Q:What's the effect on Americans when China undervalues its currency?
A:China's policy of intervening in its currency markets to limit or halt the appreciation of its currency, the yuan, against the U.S. dollar or other currencies has the effect of keeping Chinese exports cheap and imports expensive, putting some U.S. businesses at a disadvantage. That has a negative effect on U.S. jobs. It's also an unfair and unlawful trade advantage for China to subsidize its exports. New market opportunities are needed for job creation here at home, and market-based currency policy is an important factor in free and fair trade relationships. Iowa has long been an exporting state, with good-paying jobs related to exports in manufacturing and agriculture. One in every three tractors made in John Deere's plant in Waterloo is sold to customers overseas. One in every three acres planted on Iowa farmland heads to the international marketplace. Ag exports account for one-quarter of farm cash receipts in Iowa. U.S. exporters deserve a level playing field with China's exporters.
Q:What can be done?
A:By law, the Treasury Department is required to name any country it suspects of manipulating the value of its currency to gain an unfair advantage in international trade. Unfortunately, for too long, presidential administrations of both parties haven't done what the law allows. The current debate in Congress over China's currency policy draws from more than five years of legislative proposals that would induce China, and other countries manipulating their currencies, to reform its currency policy or to address the effects of that policy on the U.S. economy. I've introduced bipartisan legislation in the past, and this fall there is a proposal with bipartisan support to increase U.S. oversight of currency manipulation. The measure would trigger meaningful consequences for countries that fail to adopt appropriate policies to eliminate currency misalignment and make sure U.S. trade laws may be used to counter the economic harm to U.S. manufacturers caused by currency manipulation, in accordance with international trade laws.
The executive branch also can and should prepare a case against China's currency manipulation in the World Trade Organization, the 153-member organization (made up mostly of sovereign nations) that governs international trade.

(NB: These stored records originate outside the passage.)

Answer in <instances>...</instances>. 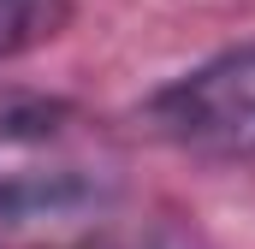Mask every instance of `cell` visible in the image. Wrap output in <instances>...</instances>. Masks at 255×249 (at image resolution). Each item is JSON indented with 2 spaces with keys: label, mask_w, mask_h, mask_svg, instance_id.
<instances>
[{
  "label": "cell",
  "mask_w": 255,
  "mask_h": 249,
  "mask_svg": "<svg viewBox=\"0 0 255 249\" xmlns=\"http://www.w3.org/2000/svg\"><path fill=\"white\" fill-rule=\"evenodd\" d=\"M142 130L196 160H255V42L178 71L142 101Z\"/></svg>",
  "instance_id": "cell-1"
},
{
  "label": "cell",
  "mask_w": 255,
  "mask_h": 249,
  "mask_svg": "<svg viewBox=\"0 0 255 249\" xmlns=\"http://www.w3.org/2000/svg\"><path fill=\"white\" fill-rule=\"evenodd\" d=\"M125 238L119 184L89 166L0 172V249H113Z\"/></svg>",
  "instance_id": "cell-2"
},
{
  "label": "cell",
  "mask_w": 255,
  "mask_h": 249,
  "mask_svg": "<svg viewBox=\"0 0 255 249\" xmlns=\"http://www.w3.org/2000/svg\"><path fill=\"white\" fill-rule=\"evenodd\" d=\"M65 24V0H0V60L48 42Z\"/></svg>",
  "instance_id": "cell-3"
},
{
  "label": "cell",
  "mask_w": 255,
  "mask_h": 249,
  "mask_svg": "<svg viewBox=\"0 0 255 249\" xmlns=\"http://www.w3.org/2000/svg\"><path fill=\"white\" fill-rule=\"evenodd\" d=\"M113 249H196V244L178 238V232H154V238H119Z\"/></svg>",
  "instance_id": "cell-4"
}]
</instances>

The framework for World Trade Organization policies is based on the principles of non-discrimination, reciprocity, binding and enforceable commitments, transparency, and safety valves. In joining the World Trade Organization ten years ago, China committed to adhering to the trade rules of the global marketplace. If China is not willing to live up to its obligations, the behavior should be challenged under the international rule of law.